EDIT: seems like this is a bug in Coremltools. See here: https://github.com/apple/coremltools/issues/691#event-3295066804
one-sentence summary: the non-maximum suppression layer outputs four values, but I am only able to use two of those four values as inputs to subsequent layers.
I'm building a neural network model using Apple's Core ML Tools package, and I've added a non-maximum suppression (NMS) layer. This layer has four outputs, per the documentation:
- output 1: box coordinates, corresponding to the surviving boxes.
- output 2: box scores, corresponding to the surviving boxes.
- output 3: indices of the surviving boxes. [this is the output I want to use in a subsequent layer]

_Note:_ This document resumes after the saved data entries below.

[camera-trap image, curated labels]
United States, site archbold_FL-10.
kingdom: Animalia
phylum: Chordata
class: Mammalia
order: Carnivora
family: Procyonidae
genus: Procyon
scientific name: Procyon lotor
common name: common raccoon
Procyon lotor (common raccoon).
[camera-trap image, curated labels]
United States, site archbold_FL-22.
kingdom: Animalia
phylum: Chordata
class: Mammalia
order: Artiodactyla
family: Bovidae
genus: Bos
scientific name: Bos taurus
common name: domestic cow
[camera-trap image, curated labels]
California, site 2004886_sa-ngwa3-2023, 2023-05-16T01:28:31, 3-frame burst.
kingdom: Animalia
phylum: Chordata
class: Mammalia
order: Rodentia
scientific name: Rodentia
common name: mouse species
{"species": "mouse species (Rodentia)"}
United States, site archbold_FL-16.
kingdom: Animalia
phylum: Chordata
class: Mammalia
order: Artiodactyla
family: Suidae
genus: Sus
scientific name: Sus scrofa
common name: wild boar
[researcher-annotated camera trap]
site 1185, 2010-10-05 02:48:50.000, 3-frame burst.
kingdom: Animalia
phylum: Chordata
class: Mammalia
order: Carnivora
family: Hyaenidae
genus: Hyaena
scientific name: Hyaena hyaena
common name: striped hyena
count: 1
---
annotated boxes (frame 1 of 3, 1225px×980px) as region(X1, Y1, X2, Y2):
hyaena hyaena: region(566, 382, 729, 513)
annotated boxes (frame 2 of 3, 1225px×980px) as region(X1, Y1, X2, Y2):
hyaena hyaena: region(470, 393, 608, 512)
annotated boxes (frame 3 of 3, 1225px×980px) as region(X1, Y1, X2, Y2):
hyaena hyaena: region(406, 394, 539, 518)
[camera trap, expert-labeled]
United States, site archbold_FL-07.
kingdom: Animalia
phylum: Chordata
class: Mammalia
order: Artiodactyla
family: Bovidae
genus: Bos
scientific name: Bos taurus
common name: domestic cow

- output 4: number of boxes selected after the NMS algorithm
I've set up a test model with some simple inputs, and the NMS layer correctly returns the expected values for each of the four outputs listed above. If I then use either output#1 or output#2 in a subsequent layer, I have no problems doing so. However, if I try to use output#3 or output#4 in a subsequent layer, I get an error saying that the input was "not found in any of the outputs of the preceding layers."
Jupyter Notebook
The easiest way to replicate the issue is to download and go through this Jupyter Notebook.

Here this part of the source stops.